Many mothers, for the sake of their children, remain and endure the abuse in the home. It is easy for many of us to ask, “If all the signs were there, why didn’t she leave him?” But for a mother, it is not that easy. It’s a mother’s first instinct to be with her children and to spread her wings over them. She would endure hell and fury just to be close to her children. Empowering women seems to be lacking in our society.

A woman who feels subservient to her male counterpart is in the ideal situation where her rights can be trampled upon. And this exists on a large scale in Guyana today. Many of us have not evolved culturally. Some of us are stuck in time, totally ignoring the fact of women’s liberation and the rights of women everywhere. The laws are there, but those who lay hands on our women should endure stiffer penalties.

What are the churches, mandirs and mosques doing to put a stop to this?

The murdering and disfigurement of our mothers reflect a deeper ill underlying our society: the poor role models our young men and women have these days, especially the boys. Are our young men today taught the values to never lay a finger on a lady or to treat a female with respect? You would witness the embryonic stages of this societal problem from children in school. At the school level, you would get an early picture of the future. There would be boys calling girls all sorts of derogatory names, and even physically harassing them. That is a preview of what behaviour is to come later on in life.

My mother, like many mothers out there, is a family woman. She values nothing more in the world than her family. She would lay down her life for her children. My mother would go insane if anything were to happen to one of her children, especially me. I am still her ‘little boy’ and maybe that is why every time I am always a little boy in all her dreams. That of course, expresses the joy she had with me caring for and nurturing me – the joys of motherhood. Maybe, though, I take too much for granted. She asks, “You Okay?” especially when things are not right, as if she had some telepathic powers – “Mom is always here for you.” She caters to my every need, going mad whenever she does not hear from me after a while, and then there are all the sweet goodnights each night on the computer. I could never find anyone else in this world who loves and cares for me more than my mom. The best gift any of us could give to our mothers is making them extra proud.

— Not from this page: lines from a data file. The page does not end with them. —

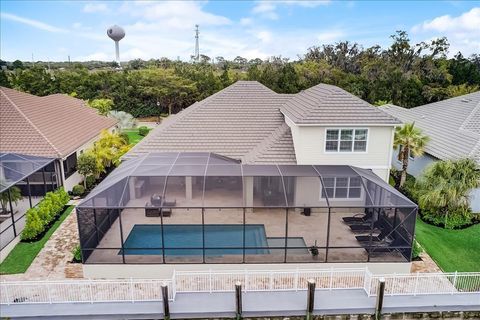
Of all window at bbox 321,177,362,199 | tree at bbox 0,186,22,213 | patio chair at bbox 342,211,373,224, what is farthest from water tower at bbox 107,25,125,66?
patio chair at bbox 342,211,373,224

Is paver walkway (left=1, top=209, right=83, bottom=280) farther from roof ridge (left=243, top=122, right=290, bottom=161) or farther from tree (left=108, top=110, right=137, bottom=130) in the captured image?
tree (left=108, top=110, right=137, bottom=130)

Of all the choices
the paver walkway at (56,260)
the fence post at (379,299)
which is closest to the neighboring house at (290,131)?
the paver walkway at (56,260)

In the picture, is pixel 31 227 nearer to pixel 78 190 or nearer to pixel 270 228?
pixel 78 190

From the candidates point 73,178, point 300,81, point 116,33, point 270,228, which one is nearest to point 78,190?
point 73,178

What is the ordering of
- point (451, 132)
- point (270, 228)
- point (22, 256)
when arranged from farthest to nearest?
point (451, 132)
point (270, 228)
point (22, 256)

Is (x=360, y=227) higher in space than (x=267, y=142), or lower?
lower

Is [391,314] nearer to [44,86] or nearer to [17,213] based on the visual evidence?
[17,213]

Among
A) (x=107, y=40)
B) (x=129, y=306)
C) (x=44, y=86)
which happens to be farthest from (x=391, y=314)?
(x=107, y=40)

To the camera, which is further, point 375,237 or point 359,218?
point 359,218
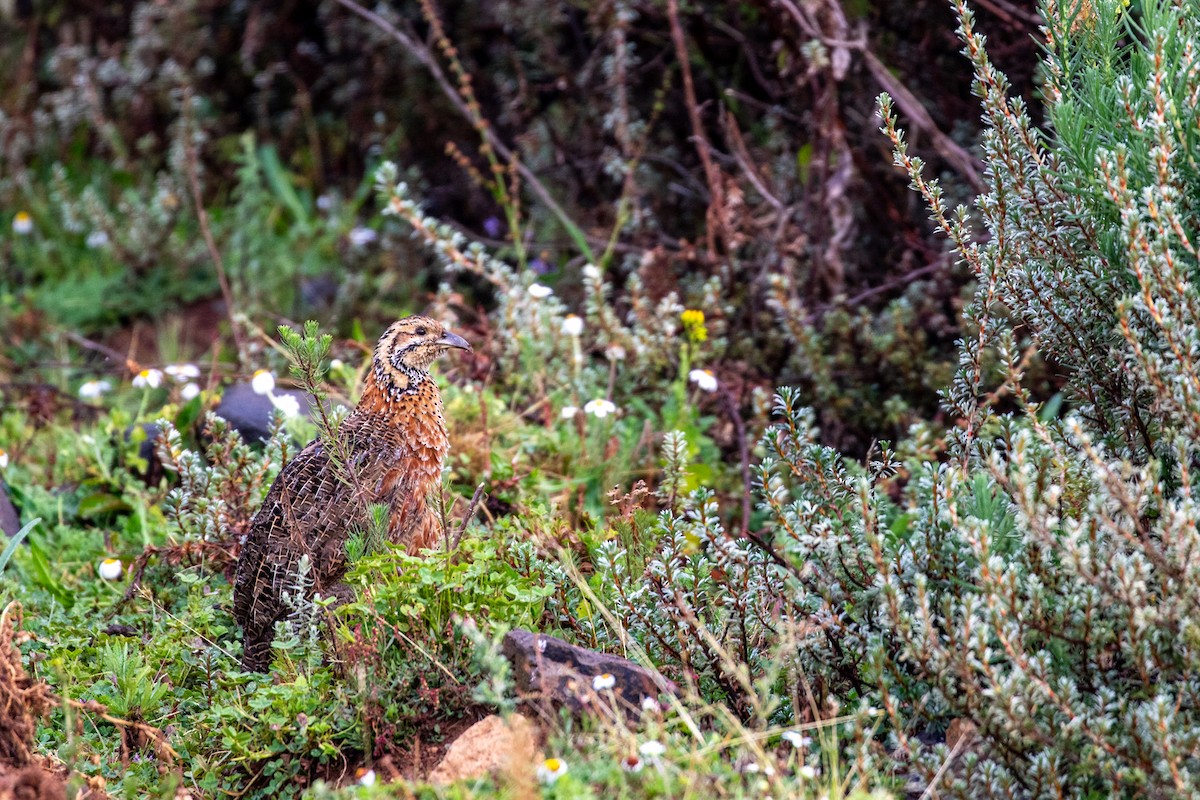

Mitch Albom’s For One More Day is a philosophical book about a mother and son, and a relationship that lasts a lifetime and beyond. It explores the question: What would you do if you could spend one more day with a lost loved one, a mother? It’s a book my mother gave me a few years ago that brought me to tears at the end. The mother in the story loved her family, and her boy, who after losing all confidence in himself and turning to a life of alcoholism, gets a visit for one last time with his mother.

If fathers and men teach their sons and the young men to respect everything about a woman, then maybe the photographs of mothers who had been brutally killed would stop being on the newspapers’ front pages. Maybe when boys start to value their sisters and want the best for them, too, that that value would be transferred to other females and women.

Our society is lacking badly in the way we treat women and more particularly, mothers. Each and every one of us can play a very important part in breaking this generational curse on our women. I challenge everyone this Mother’s Day to give mothers and women the respect they truly deserve; to do their part to ensure the survival and continuation of this most important group of women in our midst, our mothers. May God bless them all.